The Transformer structure has a high ability to extract sequence information. Figure 4 shows the Transformer structure in this research, composed of the residual layer, multihead attention layer, Sparse-ReLU layer, and layer normalization. As shown in Table 1, the parameters of each Transformer structure are listed. It has the characteristics of low parameter quantity. The Encoder combines Sparse-ReLU, which can improve prediction accuracy.
The CNN submodel needs to process the input sentences and extract the features without changing the size of the feature map. Convolution can improve the extraction ability of local features of the network. Figure 5 shows the CNN submodel. After the sentence is entered into the model, it needs to go through embedding and position-coding operation and then carry out layer normalization operation. Finally, utilizing two-dimensional CNN to process the sentence coding results containing position information. Figure 5 shows the CNN structure, where Len is the sentence length.
The input channel of CNN is 1, the output channel is the length of the word vector, that is, 512 channels, the size of convolution kernel is (5,512), the stride step is 1, and the size of padding is two zeros for rows and no padding for columns.
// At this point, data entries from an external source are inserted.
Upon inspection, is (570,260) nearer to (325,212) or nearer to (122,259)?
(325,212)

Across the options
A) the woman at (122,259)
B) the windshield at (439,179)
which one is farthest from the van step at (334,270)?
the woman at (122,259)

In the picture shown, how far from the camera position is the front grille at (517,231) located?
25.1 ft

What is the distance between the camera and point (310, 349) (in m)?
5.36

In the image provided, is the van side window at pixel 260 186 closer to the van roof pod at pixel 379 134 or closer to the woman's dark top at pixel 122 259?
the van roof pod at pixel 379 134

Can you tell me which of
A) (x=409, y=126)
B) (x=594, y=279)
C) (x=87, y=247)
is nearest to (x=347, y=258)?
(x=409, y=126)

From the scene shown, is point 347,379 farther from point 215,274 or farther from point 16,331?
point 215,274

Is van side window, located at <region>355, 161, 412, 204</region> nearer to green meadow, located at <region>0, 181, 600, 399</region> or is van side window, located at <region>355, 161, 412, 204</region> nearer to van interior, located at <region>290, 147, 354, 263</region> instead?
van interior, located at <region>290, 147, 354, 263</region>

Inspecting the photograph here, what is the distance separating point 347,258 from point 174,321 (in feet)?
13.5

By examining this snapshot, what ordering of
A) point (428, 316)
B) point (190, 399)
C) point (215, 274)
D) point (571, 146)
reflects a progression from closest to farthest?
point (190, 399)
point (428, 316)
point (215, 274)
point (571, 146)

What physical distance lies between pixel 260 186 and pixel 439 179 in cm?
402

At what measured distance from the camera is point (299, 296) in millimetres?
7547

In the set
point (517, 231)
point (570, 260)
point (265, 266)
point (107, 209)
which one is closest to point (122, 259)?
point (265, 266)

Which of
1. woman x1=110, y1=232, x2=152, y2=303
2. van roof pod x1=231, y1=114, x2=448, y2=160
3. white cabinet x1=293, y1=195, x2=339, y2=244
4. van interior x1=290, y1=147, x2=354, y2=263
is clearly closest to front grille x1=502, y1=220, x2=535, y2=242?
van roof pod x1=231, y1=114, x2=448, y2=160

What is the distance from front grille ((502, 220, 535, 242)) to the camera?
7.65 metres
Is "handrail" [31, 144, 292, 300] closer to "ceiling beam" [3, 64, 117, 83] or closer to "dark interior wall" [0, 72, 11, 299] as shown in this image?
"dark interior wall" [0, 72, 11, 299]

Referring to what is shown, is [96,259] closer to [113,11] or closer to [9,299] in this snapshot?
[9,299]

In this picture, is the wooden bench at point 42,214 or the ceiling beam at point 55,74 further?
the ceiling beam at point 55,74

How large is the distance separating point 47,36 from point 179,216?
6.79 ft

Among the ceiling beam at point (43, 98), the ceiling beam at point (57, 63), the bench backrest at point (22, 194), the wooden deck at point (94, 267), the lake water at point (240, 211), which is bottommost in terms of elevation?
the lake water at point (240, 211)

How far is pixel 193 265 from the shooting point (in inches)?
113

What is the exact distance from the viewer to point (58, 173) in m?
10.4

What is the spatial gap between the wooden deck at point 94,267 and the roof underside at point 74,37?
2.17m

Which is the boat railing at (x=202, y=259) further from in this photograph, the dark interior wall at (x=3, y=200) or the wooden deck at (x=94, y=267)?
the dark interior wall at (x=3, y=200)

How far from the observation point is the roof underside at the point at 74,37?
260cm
The dimension of the feature map before CNN processing is (Len, 512), Len is the sentence length, and the dimension of the feature map after CNN is (512, Len). After dimension transformation and Sparse-ReLU, the fully connected layer maps the result to another dimension and makes the residual connection with the original input. Table 2 lists the detailed measurements of each structure of CNN.
2.3. Collaborative Processing Scheme between CNN and Transformer Submodels
Considering the strong ability of CNN to extract local features, the combination of Transformer and CNN submodels can effectively improve the power of the algorithm to extract local features. There are a variety of cooperative processing strategies for multinetworks, including the concatenation operation method , result addition method , result point multiplication method , and matrix transformation after the concatenation operation. The model in research  adopted the method of submodules in series, effectively combined CNN and attention, and proposed an end-to-end ResNet structure model, which was used to extract local features, and summarized the local feature sequence through the attention mechanism. This research discusses the impact of CNN and Transformer on machine translation tasks. Figure 6 shows the details of various collaborative processing schemes discussed in this research. The CNN submodel of Figure 6 is the structure in Figure 5. Encoder and decoder are also the forms discussed in Figure 4.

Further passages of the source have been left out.